Strong Catalan painting
International influences crept in--in fact, 12th c Madonnas look very Chinese, carved in wood with little caps, their robes folded rhythmically about them, their faces in serene meditation. Gothic retables, so difficult to find in situ, abound. The brilliant scarlet and gold of the Spanish church with delicate but severe Fathers. As the Renaissance approached, these faces acquire more creases, more character, more secular realities.

The Baroque brought a stark, brutal realism, the white wrinkled skin of the saint (being peeled off) contrasted with fierce suffering eyes. The great El Greco's John the Baptist, luminous skin stretched across a face with eyes frosted in ecstasy. Landscapes of Toledo seen from afar, a gleaming cradled city a little like today's Barcelona seen from Montjuic.
International gothic

El Greco
St. Bartholeme, de Ribera
Scenes of Barcelona then give way to a modernism like the Parisian avant-garde of the late 19th c. Workers sit exhausted in abandoned gardens, Spanish Renoirs and Pissaros. The great Maria Fortuny and his influences, paintings of Arabian deserts and a Sultana reclining, black slaves and odalisques. With modernism comes a little Picasso. Art deco furniture by Gaudi, luxurious whimsy, and across the hall the photojournalism of the Spanish Civil War, details of life in a concentration camp not far from Leran. Sculptures a la Maillol.

Further up Montjuic we wandered past the Olympic Stadium, in the footsteps of the greats with Michael Jordan's amazingly small foot from the 1992 Barcelona games. A series of rocks surrounded a gray frieze of the Korean who had won the marathon. Below, Gaudi's Cathedral, Sagrada Familia, loomed its tentacles over the otherwise industrial city that sprawled over the valley, surrounded by Mediterranean hills. We wandered past a Botanical Garden and chatted with some Dutchmen. Their syndicate collects a few euros each year from its members and then sends them all on a 4-day holiday. Now they were pedaling around Barcelona.

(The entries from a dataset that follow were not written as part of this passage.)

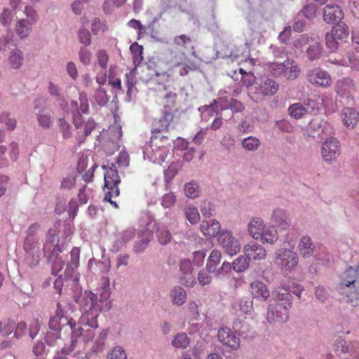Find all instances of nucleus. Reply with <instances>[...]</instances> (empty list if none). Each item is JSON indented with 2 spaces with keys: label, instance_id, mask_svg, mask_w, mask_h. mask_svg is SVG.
Here are the masks:
<instances>
[{
  "label": "nucleus",
  "instance_id": "35",
  "mask_svg": "<svg viewBox=\"0 0 359 359\" xmlns=\"http://www.w3.org/2000/svg\"><path fill=\"white\" fill-rule=\"evenodd\" d=\"M221 258L222 254L220 251L216 249L213 250L208 258L206 264L207 270L215 274L217 270V266L221 262Z\"/></svg>",
  "mask_w": 359,
  "mask_h": 359
},
{
  "label": "nucleus",
  "instance_id": "40",
  "mask_svg": "<svg viewBox=\"0 0 359 359\" xmlns=\"http://www.w3.org/2000/svg\"><path fill=\"white\" fill-rule=\"evenodd\" d=\"M25 261L30 267L36 266L40 260V249L34 250H25Z\"/></svg>",
  "mask_w": 359,
  "mask_h": 359
},
{
  "label": "nucleus",
  "instance_id": "39",
  "mask_svg": "<svg viewBox=\"0 0 359 359\" xmlns=\"http://www.w3.org/2000/svg\"><path fill=\"white\" fill-rule=\"evenodd\" d=\"M330 32L333 33L335 38H337L341 41L346 39L348 36V28L344 23L337 24L332 27Z\"/></svg>",
  "mask_w": 359,
  "mask_h": 359
},
{
  "label": "nucleus",
  "instance_id": "14",
  "mask_svg": "<svg viewBox=\"0 0 359 359\" xmlns=\"http://www.w3.org/2000/svg\"><path fill=\"white\" fill-rule=\"evenodd\" d=\"M279 88V85L272 79L266 78L260 82L258 87L255 88L256 91L252 95V99L258 101L266 96L275 95Z\"/></svg>",
  "mask_w": 359,
  "mask_h": 359
},
{
  "label": "nucleus",
  "instance_id": "3",
  "mask_svg": "<svg viewBox=\"0 0 359 359\" xmlns=\"http://www.w3.org/2000/svg\"><path fill=\"white\" fill-rule=\"evenodd\" d=\"M95 332L92 329L84 330L81 325L72 330V339L69 344H65L61 349L62 356L71 355L73 357H78L82 353L83 346L82 342L86 344L93 340Z\"/></svg>",
  "mask_w": 359,
  "mask_h": 359
},
{
  "label": "nucleus",
  "instance_id": "63",
  "mask_svg": "<svg viewBox=\"0 0 359 359\" xmlns=\"http://www.w3.org/2000/svg\"><path fill=\"white\" fill-rule=\"evenodd\" d=\"M213 211L214 205L211 202L205 200L201 203V212L204 217H210Z\"/></svg>",
  "mask_w": 359,
  "mask_h": 359
},
{
  "label": "nucleus",
  "instance_id": "49",
  "mask_svg": "<svg viewBox=\"0 0 359 359\" xmlns=\"http://www.w3.org/2000/svg\"><path fill=\"white\" fill-rule=\"evenodd\" d=\"M189 339L185 333H178L172 341V344L175 348H185L189 344Z\"/></svg>",
  "mask_w": 359,
  "mask_h": 359
},
{
  "label": "nucleus",
  "instance_id": "31",
  "mask_svg": "<svg viewBox=\"0 0 359 359\" xmlns=\"http://www.w3.org/2000/svg\"><path fill=\"white\" fill-rule=\"evenodd\" d=\"M71 260L68 262L67 268L65 271V276L70 277L72 276L74 268H77L79 265L80 250L79 248H73L71 251Z\"/></svg>",
  "mask_w": 359,
  "mask_h": 359
},
{
  "label": "nucleus",
  "instance_id": "5",
  "mask_svg": "<svg viewBox=\"0 0 359 359\" xmlns=\"http://www.w3.org/2000/svg\"><path fill=\"white\" fill-rule=\"evenodd\" d=\"M58 238L54 235H48L43 245V254L49 262L52 264V273L57 276L63 269L65 262L62 257H59V253L62 252L58 245Z\"/></svg>",
  "mask_w": 359,
  "mask_h": 359
},
{
  "label": "nucleus",
  "instance_id": "59",
  "mask_svg": "<svg viewBox=\"0 0 359 359\" xmlns=\"http://www.w3.org/2000/svg\"><path fill=\"white\" fill-rule=\"evenodd\" d=\"M182 65V67L180 69V74L181 76H185L188 74L190 70H195L197 69V66L194 62L192 61H185L184 62H177V65Z\"/></svg>",
  "mask_w": 359,
  "mask_h": 359
},
{
  "label": "nucleus",
  "instance_id": "60",
  "mask_svg": "<svg viewBox=\"0 0 359 359\" xmlns=\"http://www.w3.org/2000/svg\"><path fill=\"white\" fill-rule=\"evenodd\" d=\"M38 238H31V237H25L23 243L24 250H34L39 249Z\"/></svg>",
  "mask_w": 359,
  "mask_h": 359
},
{
  "label": "nucleus",
  "instance_id": "4",
  "mask_svg": "<svg viewBox=\"0 0 359 359\" xmlns=\"http://www.w3.org/2000/svg\"><path fill=\"white\" fill-rule=\"evenodd\" d=\"M62 325H69L71 330L78 327L76 322L72 319H69L65 316L62 305L60 302L57 303V309L54 316L50 318L46 341L49 345H53L54 341L60 337V330Z\"/></svg>",
  "mask_w": 359,
  "mask_h": 359
},
{
  "label": "nucleus",
  "instance_id": "34",
  "mask_svg": "<svg viewBox=\"0 0 359 359\" xmlns=\"http://www.w3.org/2000/svg\"><path fill=\"white\" fill-rule=\"evenodd\" d=\"M170 295L172 304L177 306L183 305L187 299V292L180 286L174 287L170 291Z\"/></svg>",
  "mask_w": 359,
  "mask_h": 359
},
{
  "label": "nucleus",
  "instance_id": "13",
  "mask_svg": "<svg viewBox=\"0 0 359 359\" xmlns=\"http://www.w3.org/2000/svg\"><path fill=\"white\" fill-rule=\"evenodd\" d=\"M341 151V145L336 138H329L323 143L321 149V154L323 160L328 163L335 161Z\"/></svg>",
  "mask_w": 359,
  "mask_h": 359
},
{
  "label": "nucleus",
  "instance_id": "41",
  "mask_svg": "<svg viewBox=\"0 0 359 359\" xmlns=\"http://www.w3.org/2000/svg\"><path fill=\"white\" fill-rule=\"evenodd\" d=\"M130 50L133 55V63L135 66L139 65L143 60V46L138 43L134 42L131 44Z\"/></svg>",
  "mask_w": 359,
  "mask_h": 359
},
{
  "label": "nucleus",
  "instance_id": "32",
  "mask_svg": "<svg viewBox=\"0 0 359 359\" xmlns=\"http://www.w3.org/2000/svg\"><path fill=\"white\" fill-rule=\"evenodd\" d=\"M333 350L337 355H340L342 353H349L351 355L357 354V352L354 349L353 345L351 343L347 344L346 341L341 339H337L333 346Z\"/></svg>",
  "mask_w": 359,
  "mask_h": 359
},
{
  "label": "nucleus",
  "instance_id": "46",
  "mask_svg": "<svg viewBox=\"0 0 359 359\" xmlns=\"http://www.w3.org/2000/svg\"><path fill=\"white\" fill-rule=\"evenodd\" d=\"M186 316L189 319L191 320H198L200 317L198 305L196 303L195 301L189 302L186 310Z\"/></svg>",
  "mask_w": 359,
  "mask_h": 359
},
{
  "label": "nucleus",
  "instance_id": "23",
  "mask_svg": "<svg viewBox=\"0 0 359 359\" xmlns=\"http://www.w3.org/2000/svg\"><path fill=\"white\" fill-rule=\"evenodd\" d=\"M101 308L93 309L87 311H83L80 318V323L83 325H88V329L97 328L98 323L97 318L100 314Z\"/></svg>",
  "mask_w": 359,
  "mask_h": 359
},
{
  "label": "nucleus",
  "instance_id": "20",
  "mask_svg": "<svg viewBox=\"0 0 359 359\" xmlns=\"http://www.w3.org/2000/svg\"><path fill=\"white\" fill-rule=\"evenodd\" d=\"M344 17L341 8L336 5H327L323 8V20L327 23L340 21Z\"/></svg>",
  "mask_w": 359,
  "mask_h": 359
},
{
  "label": "nucleus",
  "instance_id": "50",
  "mask_svg": "<svg viewBox=\"0 0 359 359\" xmlns=\"http://www.w3.org/2000/svg\"><path fill=\"white\" fill-rule=\"evenodd\" d=\"M156 236L158 242L163 245L168 243L172 238L171 233L165 226L158 228L156 232Z\"/></svg>",
  "mask_w": 359,
  "mask_h": 359
},
{
  "label": "nucleus",
  "instance_id": "18",
  "mask_svg": "<svg viewBox=\"0 0 359 359\" xmlns=\"http://www.w3.org/2000/svg\"><path fill=\"white\" fill-rule=\"evenodd\" d=\"M245 255L250 260H262L265 259L266 252L265 249L259 244L252 242L245 245L243 249Z\"/></svg>",
  "mask_w": 359,
  "mask_h": 359
},
{
  "label": "nucleus",
  "instance_id": "48",
  "mask_svg": "<svg viewBox=\"0 0 359 359\" xmlns=\"http://www.w3.org/2000/svg\"><path fill=\"white\" fill-rule=\"evenodd\" d=\"M241 144L248 151H256L260 146V141L255 137L250 136L243 139Z\"/></svg>",
  "mask_w": 359,
  "mask_h": 359
},
{
  "label": "nucleus",
  "instance_id": "19",
  "mask_svg": "<svg viewBox=\"0 0 359 359\" xmlns=\"http://www.w3.org/2000/svg\"><path fill=\"white\" fill-rule=\"evenodd\" d=\"M27 330V324L24 321H20L16 325L12 320H8L4 326V336H9L13 332L14 337L18 339L25 335Z\"/></svg>",
  "mask_w": 359,
  "mask_h": 359
},
{
  "label": "nucleus",
  "instance_id": "57",
  "mask_svg": "<svg viewBox=\"0 0 359 359\" xmlns=\"http://www.w3.org/2000/svg\"><path fill=\"white\" fill-rule=\"evenodd\" d=\"M95 100L98 105L104 106L108 102L109 97L103 88H99L95 91Z\"/></svg>",
  "mask_w": 359,
  "mask_h": 359
},
{
  "label": "nucleus",
  "instance_id": "62",
  "mask_svg": "<svg viewBox=\"0 0 359 359\" xmlns=\"http://www.w3.org/2000/svg\"><path fill=\"white\" fill-rule=\"evenodd\" d=\"M240 310L245 314H250L252 310V301L248 298H242L239 300Z\"/></svg>",
  "mask_w": 359,
  "mask_h": 359
},
{
  "label": "nucleus",
  "instance_id": "9",
  "mask_svg": "<svg viewBox=\"0 0 359 359\" xmlns=\"http://www.w3.org/2000/svg\"><path fill=\"white\" fill-rule=\"evenodd\" d=\"M156 101L163 106L162 111L174 113L177 95L170 86L159 83L155 88Z\"/></svg>",
  "mask_w": 359,
  "mask_h": 359
},
{
  "label": "nucleus",
  "instance_id": "1",
  "mask_svg": "<svg viewBox=\"0 0 359 359\" xmlns=\"http://www.w3.org/2000/svg\"><path fill=\"white\" fill-rule=\"evenodd\" d=\"M89 108L88 99L84 93H80L79 102L76 100L70 102L69 110L72 114L73 123L78 130L77 139L79 142H83L96 126L93 118H88L86 120L83 116V114H88Z\"/></svg>",
  "mask_w": 359,
  "mask_h": 359
},
{
  "label": "nucleus",
  "instance_id": "33",
  "mask_svg": "<svg viewBox=\"0 0 359 359\" xmlns=\"http://www.w3.org/2000/svg\"><path fill=\"white\" fill-rule=\"evenodd\" d=\"M32 24L27 19L19 20L15 25V31L20 39L27 37L32 30Z\"/></svg>",
  "mask_w": 359,
  "mask_h": 359
},
{
  "label": "nucleus",
  "instance_id": "54",
  "mask_svg": "<svg viewBox=\"0 0 359 359\" xmlns=\"http://www.w3.org/2000/svg\"><path fill=\"white\" fill-rule=\"evenodd\" d=\"M340 41L337 39V38H335V36L333 35V33L331 32H329L325 35V43L327 47L331 50V51H335L339 46V42Z\"/></svg>",
  "mask_w": 359,
  "mask_h": 359
},
{
  "label": "nucleus",
  "instance_id": "11",
  "mask_svg": "<svg viewBox=\"0 0 359 359\" xmlns=\"http://www.w3.org/2000/svg\"><path fill=\"white\" fill-rule=\"evenodd\" d=\"M217 242L224 252L231 256L240 252V242L230 231H221L217 236Z\"/></svg>",
  "mask_w": 359,
  "mask_h": 359
},
{
  "label": "nucleus",
  "instance_id": "58",
  "mask_svg": "<svg viewBox=\"0 0 359 359\" xmlns=\"http://www.w3.org/2000/svg\"><path fill=\"white\" fill-rule=\"evenodd\" d=\"M212 272L207 270V268L201 270L198 274V280L201 285H208L211 283L212 276L210 275Z\"/></svg>",
  "mask_w": 359,
  "mask_h": 359
},
{
  "label": "nucleus",
  "instance_id": "52",
  "mask_svg": "<svg viewBox=\"0 0 359 359\" xmlns=\"http://www.w3.org/2000/svg\"><path fill=\"white\" fill-rule=\"evenodd\" d=\"M93 190L86 185L79 189L78 198L81 204H86L90 197H93Z\"/></svg>",
  "mask_w": 359,
  "mask_h": 359
},
{
  "label": "nucleus",
  "instance_id": "7",
  "mask_svg": "<svg viewBox=\"0 0 359 359\" xmlns=\"http://www.w3.org/2000/svg\"><path fill=\"white\" fill-rule=\"evenodd\" d=\"M266 68L272 75L283 76L290 80L296 79L301 72L297 62L289 59L282 63L269 62L266 65Z\"/></svg>",
  "mask_w": 359,
  "mask_h": 359
},
{
  "label": "nucleus",
  "instance_id": "27",
  "mask_svg": "<svg viewBox=\"0 0 359 359\" xmlns=\"http://www.w3.org/2000/svg\"><path fill=\"white\" fill-rule=\"evenodd\" d=\"M8 61L11 68L14 69H20L24 63V54L22 51L18 48L13 49L9 53Z\"/></svg>",
  "mask_w": 359,
  "mask_h": 359
},
{
  "label": "nucleus",
  "instance_id": "21",
  "mask_svg": "<svg viewBox=\"0 0 359 359\" xmlns=\"http://www.w3.org/2000/svg\"><path fill=\"white\" fill-rule=\"evenodd\" d=\"M79 304L83 311L101 308V306L97 302V295L90 291H86L84 294L80 297Z\"/></svg>",
  "mask_w": 359,
  "mask_h": 359
},
{
  "label": "nucleus",
  "instance_id": "24",
  "mask_svg": "<svg viewBox=\"0 0 359 359\" xmlns=\"http://www.w3.org/2000/svg\"><path fill=\"white\" fill-rule=\"evenodd\" d=\"M341 118L346 127L353 128L359 120V115L354 109L345 107L341 111Z\"/></svg>",
  "mask_w": 359,
  "mask_h": 359
},
{
  "label": "nucleus",
  "instance_id": "53",
  "mask_svg": "<svg viewBox=\"0 0 359 359\" xmlns=\"http://www.w3.org/2000/svg\"><path fill=\"white\" fill-rule=\"evenodd\" d=\"M317 6L315 4H306L304 6L301 10V13L303 15L308 19H313L316 15Z\"/></svg>",
  "mask_w": 359,
  "mask_h": 359
},
{
  "label": "nucleus",
  "instance_id": "56",
  "mask_svg": "<svg viewBox=\"0 0 359 359\" xmlns=\"http://www.w3.org/2000/svg\"><path fill=\"white\" fill-rule=\"evenodd\" d=\"M78 39L79 42L86 46L91 43V34L87 29L81 28L79 29Z\"/></svg>",
  "mask_w": 359,
  "mask_h": 359
},
{
  "label": "nucleus",
  "instance_id": "64",
  "mask_svg": "<svg viewBox=\"0 0 359 359\" xmlns=\"http://www.w3.org/2000/svg\"><path fill=\"white\" fill-rule=\"evenodd\" d=\"M109 359H126L125 351L120 346H116L112 349L107 356Z\"/></svg>",
  "mask_w": 359,
  "mask_h": 359
},
{
  "label": "nucleus",
  "instance_id": "51",
  "mask_svg": "<svg viewBox=\"0 0 359 359\" xmlns=\"http://www.w3.org/2000/svg\"><path fill=\"white\" fill-rule=\"evenodd\" d=\"M108 27L107 25L102 22L100 18H95L93 20L91 25V30L94 35H98L100 33H104L107 30Z\"/></svg>",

View of the port from Montjuic castle
Up the hill, it turned out, was a cafe where we had Schweppes Limone in the hot sun and cool wind next to a sprawling French family, then climbed higher. Above was the Castle, a fortification in use over the centuries, as a defense for and offense against Barcelona below, where Lluis Campanys, president of the Generalitat de Catalunya, was executed by Franco. It has been a battleground, a museum, and now an esplanade over the sea with cafe's at different levels. We took the little funicular down as it slid round a corner, leaving Montjuic's serenity for the teeming city.